The road led to a roughly made combination seawall and causeway, which led onto Arawak Cay, a messy, industrial wasteland with the Conch fleet of fishing boats in the protected, shallow harbor of the inner bay and larger ships, including the barges shipping the big casks of bottled water from the mainland, since Nassau had no fresh water of its own. Conch, the familiar, large pink shellfish, was protected in most parts of the world, but here the stony beaches of Arawak Cay were littered with literally thousands of them, tossed aside after their meat had been removed. Conch-pronounced "konk" by the natives-was used for almost everything: conch salad, conch chowder, deep-fried conch, breaded conch, grilled conch, conch burgers, barbecued conch, even smoked conch. There weren't many restaurants along the Cable Beach strip that didn't have it on the menu somewhere. One of the more successful conch fishermen, a big Sumo wrestler type who went by the nickname Big Bambu, had branched out into renting Zodiacs and selling conch burgers as well as Kalik and Red Stripe beer to people who wanted to have a picnic and explore.

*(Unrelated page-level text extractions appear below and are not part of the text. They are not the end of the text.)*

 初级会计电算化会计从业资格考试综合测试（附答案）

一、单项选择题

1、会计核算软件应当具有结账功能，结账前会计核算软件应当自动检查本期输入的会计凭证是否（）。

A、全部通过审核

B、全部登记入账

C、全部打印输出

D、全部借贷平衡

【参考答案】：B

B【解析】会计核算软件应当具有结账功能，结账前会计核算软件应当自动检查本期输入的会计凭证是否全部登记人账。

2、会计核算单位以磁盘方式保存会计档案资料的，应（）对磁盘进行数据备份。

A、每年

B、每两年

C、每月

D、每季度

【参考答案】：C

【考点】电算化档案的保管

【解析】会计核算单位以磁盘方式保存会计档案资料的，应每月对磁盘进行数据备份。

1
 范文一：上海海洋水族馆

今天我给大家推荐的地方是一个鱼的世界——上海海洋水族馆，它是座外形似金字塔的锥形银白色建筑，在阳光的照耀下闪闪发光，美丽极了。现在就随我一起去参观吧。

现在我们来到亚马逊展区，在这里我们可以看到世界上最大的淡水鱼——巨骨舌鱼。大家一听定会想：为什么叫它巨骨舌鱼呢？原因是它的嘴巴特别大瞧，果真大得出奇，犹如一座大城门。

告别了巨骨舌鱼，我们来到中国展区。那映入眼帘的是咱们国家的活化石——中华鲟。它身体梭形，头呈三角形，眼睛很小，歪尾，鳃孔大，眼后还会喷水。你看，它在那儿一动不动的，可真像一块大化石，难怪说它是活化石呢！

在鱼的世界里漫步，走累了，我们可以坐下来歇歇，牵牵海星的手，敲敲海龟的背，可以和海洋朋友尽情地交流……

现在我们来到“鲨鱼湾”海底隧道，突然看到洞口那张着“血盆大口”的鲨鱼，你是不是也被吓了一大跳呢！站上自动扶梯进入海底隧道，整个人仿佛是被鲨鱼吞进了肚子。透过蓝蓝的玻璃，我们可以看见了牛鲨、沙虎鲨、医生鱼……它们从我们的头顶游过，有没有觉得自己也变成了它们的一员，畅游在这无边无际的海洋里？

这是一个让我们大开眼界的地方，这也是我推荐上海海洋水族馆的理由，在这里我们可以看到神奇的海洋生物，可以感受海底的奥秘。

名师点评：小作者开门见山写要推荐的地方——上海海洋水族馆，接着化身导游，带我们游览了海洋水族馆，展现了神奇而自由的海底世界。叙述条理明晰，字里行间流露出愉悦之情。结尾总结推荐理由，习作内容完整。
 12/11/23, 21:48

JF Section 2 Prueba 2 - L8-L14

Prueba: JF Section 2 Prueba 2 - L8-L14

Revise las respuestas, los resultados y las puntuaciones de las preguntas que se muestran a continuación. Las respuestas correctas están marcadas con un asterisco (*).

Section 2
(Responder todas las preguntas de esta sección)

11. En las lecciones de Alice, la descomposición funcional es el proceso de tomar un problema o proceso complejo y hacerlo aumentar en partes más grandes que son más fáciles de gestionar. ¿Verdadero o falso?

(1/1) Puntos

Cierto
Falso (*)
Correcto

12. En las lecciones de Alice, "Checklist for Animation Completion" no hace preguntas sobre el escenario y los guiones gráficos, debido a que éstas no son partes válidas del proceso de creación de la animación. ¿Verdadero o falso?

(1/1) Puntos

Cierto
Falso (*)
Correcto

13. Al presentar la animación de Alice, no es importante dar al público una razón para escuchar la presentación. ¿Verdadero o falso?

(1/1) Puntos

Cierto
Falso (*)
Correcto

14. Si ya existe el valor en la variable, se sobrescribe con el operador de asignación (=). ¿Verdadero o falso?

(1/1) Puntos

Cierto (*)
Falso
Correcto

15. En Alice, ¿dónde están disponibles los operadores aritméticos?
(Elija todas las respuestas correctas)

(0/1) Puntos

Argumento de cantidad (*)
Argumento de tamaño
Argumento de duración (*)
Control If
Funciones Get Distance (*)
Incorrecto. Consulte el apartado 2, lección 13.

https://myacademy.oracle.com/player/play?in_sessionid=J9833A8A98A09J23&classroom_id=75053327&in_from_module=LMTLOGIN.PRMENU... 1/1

No experience was necessary to pilot the boat, just the name of your hotel and your passport left behind for security. After listening to Big Bambu giving Holliday firm instructions about bringing the inflatable back before dark they set out for Lyford Cay, this time approaching from the sea. The only equipment they carried with them was the jack from their rental.

"Yes," said Holliday, "I really know how to drive this thing."

Peggy didn't look convinced, but Brennan was thoroughly enjoying himself, sitting happily in the bow, the spray hitting him squarely in the face, and reveling in the sensation. Holliday suddenly had a brief, compassionate vision of a young, unhappy Irish boy with very little childhood, raised by stern Jesuit priests who frowned on simple pleasures like boat rides.